What you should do
Duplicate word for word the part of the dissenting opinion below that begins with "Pennsylvania State Education" and stops after "Judge McCullough.".

Provided passage
——
Pennsylvania State Education Ass'n ex rel. Wilson v. Commonwealth, Department of Community & Economic Development

DISSENTING OPINION BY

Judge McCullough.

I join in the dissent of Judge Pellegrini in so far as it concludes that this court has jurisdiction and that PSEA has standing under the Right to Know Law (RTKL)1 to challenge these requests. I write separately to respectfully note my disagreement with the dissent’s interpretation of the “personal security” exception of the new RTKL, section 708(b)(1)(h), as well as with the analysis the majority suggests it would apply should it reach the merits. The majority correctly notes that the new RTKL now exempts the disclosure of a record that “would be reasonably likely to result in substantial and demonstrable risk of physical harm to or the personal security of an individual,” section 708(b)(1)(ii)(A) of the RTKL, 65 P.S. § 67.708(b)(1)(ii)(A), but concludes that, because we do not have jurisdiction, we need not address whether the judicially created privacy exception — which grew out of the statute’s personal security exemption — and the balancing test employed by our courts in applying that exception, apply under the new RTKL. Because I agree with the dissent that we do have jurisdiction, I believe that we must address whether the balancing test applies.
——
Dataset
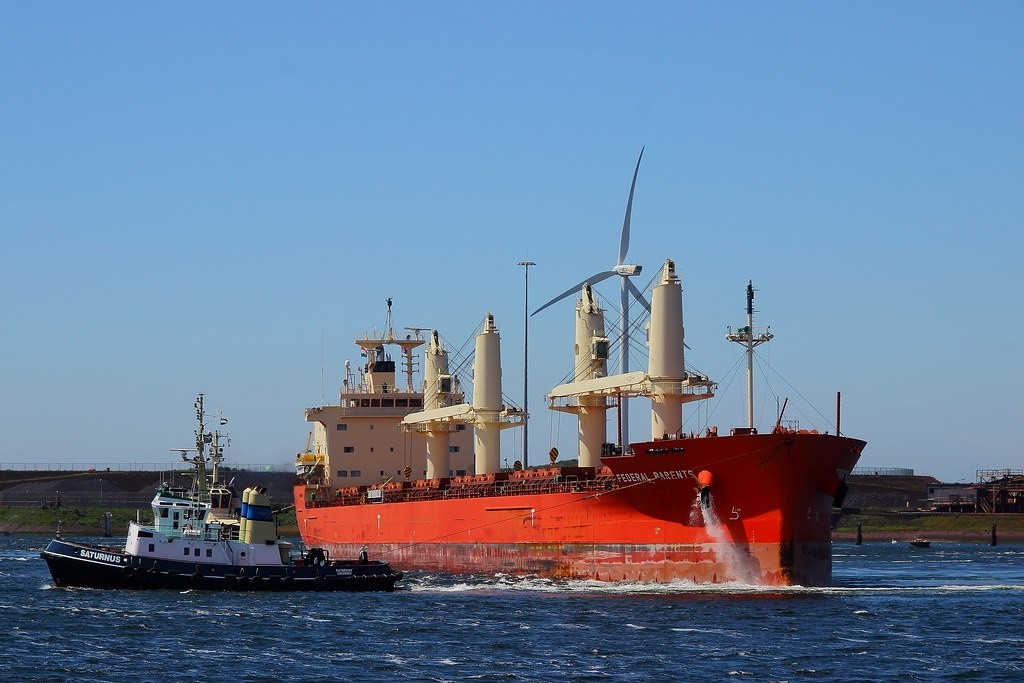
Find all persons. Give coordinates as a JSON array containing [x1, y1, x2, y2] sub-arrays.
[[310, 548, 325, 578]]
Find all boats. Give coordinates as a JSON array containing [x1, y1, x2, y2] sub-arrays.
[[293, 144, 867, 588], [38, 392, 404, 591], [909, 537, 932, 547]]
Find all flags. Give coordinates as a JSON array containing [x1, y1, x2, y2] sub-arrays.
——
Output of the task
Pennsylvania State Education Ass'n ex rel. Wilson v. Commonwealth, Department of Community & Economic Development

DISSENTING OPINION BY

Judge McCullough.